BUENOS AIRES, ARGENTINA – Luego de los vergonzosos y grandísimos incidentes en el Belgrano-River, de anoche, se ponía en duda la asistencia de público Millonario para la vuelta del domingo. Es que fue asombrosa impunidad con la que los barras de River entraron al terreno pidiendo que, pusieran más “huevos”, a Román (cometió el penal con la mano), Lamela y Almeyda dejó a todo el mundo boquiabiertos pesando e imaginando el posible contexto totalmente hostil para la revancha. Lo mismo que sufrió Carrizo en el hotel donde concentraron en Córdoba, cuando un hincha le gritó: “¡Vendido, vendido!”, a lo que el arquero iba a responder con goles, pero lo alcanzaron a detener.
Por todo esto, hoy el Comité de Seguridad junto con representantes del Gobierno, decidieron que habrá asistencia de público en el Monumental para el partido de vuelta entre River y Belgrano.

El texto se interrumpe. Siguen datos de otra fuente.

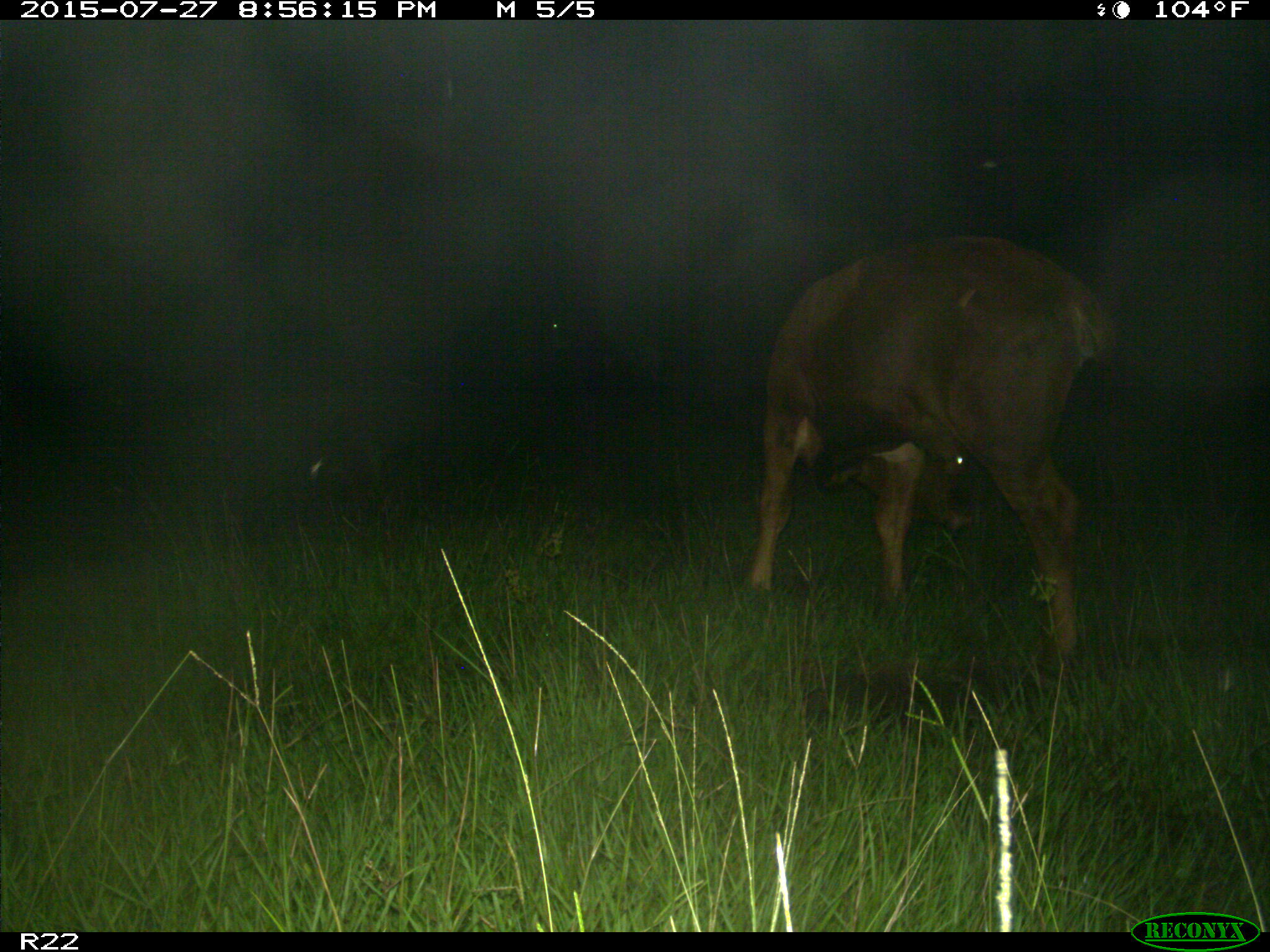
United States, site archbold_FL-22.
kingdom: Animalia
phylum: Chordata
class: Mammalia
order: Artiodactyla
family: Bovidae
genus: Bos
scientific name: Bos taurus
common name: domestic cow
Bos taurus (domestic cow).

También confirmó que serán 2.500 uniformados los que custodiarán los alrededores del estadio, un hecho sin precede en el fútbol argentino, ya que dobla la cantidad de policías de un Boca-River. El partido arranca a las 14 hrs (Chile) con entradas agotadas. Ahora la pregunta que quedará colgando ¿le jugará a favor o en contra el apoyo de sus hinchas? ¿Será Aliento ó presión la que sentirán?
Lo peor de todo es que los hinchas están planeando, por intermedio de foros, atacar con piedras el bus en el que arribarán a Buenos Aires el plantel cordobés. De igual forma se lee en las propuestas que, irán hasta la concentración del Pirata con bombas de estruendo para causar un pavor jamás sentido por los jugadores del equipo de la B, donde también dejaran una bandera que les diga:”Nos jugamos historia, ustedes la vida”. La idea igualmente, de los simpatizantes riverplatenses, es intimidar a la visita y hacerles sentir la presión a penas lleguen a la capital trasandina, para que jueguen con miedo. Por último también expresan la sensación de miedo y que por ello tomarán cartas en el asunto, a su manera, sino “nos vamos a la B” afirman.